The records below are to be returned word for word, with pictures left out.

Extracted page text data
━━━━━━━━

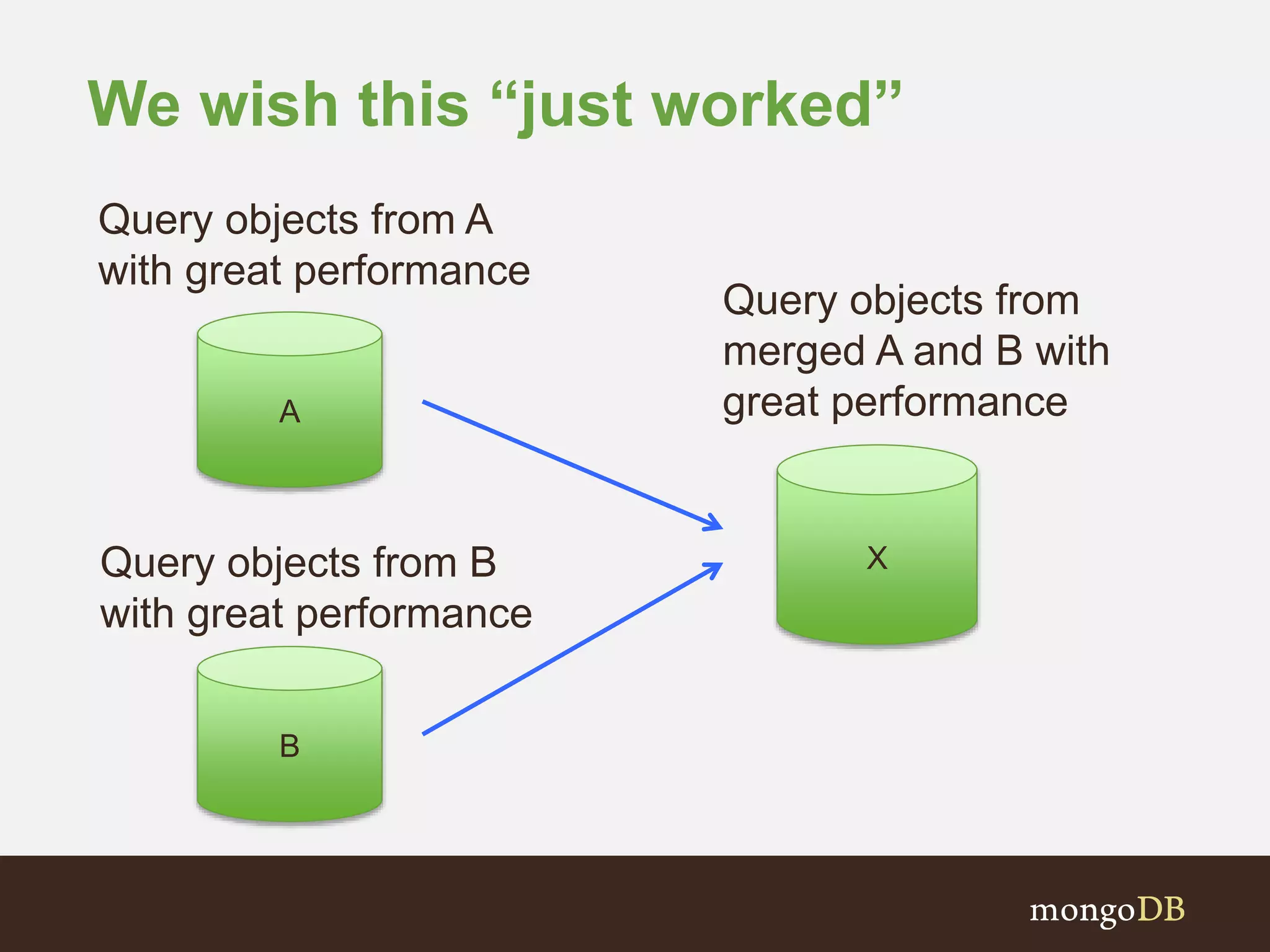 We wish this “just worked”

Query objects from A with great performance

A

Query objects from B with great performance

B

Query objects from merged A and B with great performance

X

mongoDB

━━━━━━━━

**Task result**
 We wish this “just worked”

Query objects from A with great performance

A

Query objects from B with great performance

B

Query objects from merged A and B with great performance

X

mongoDB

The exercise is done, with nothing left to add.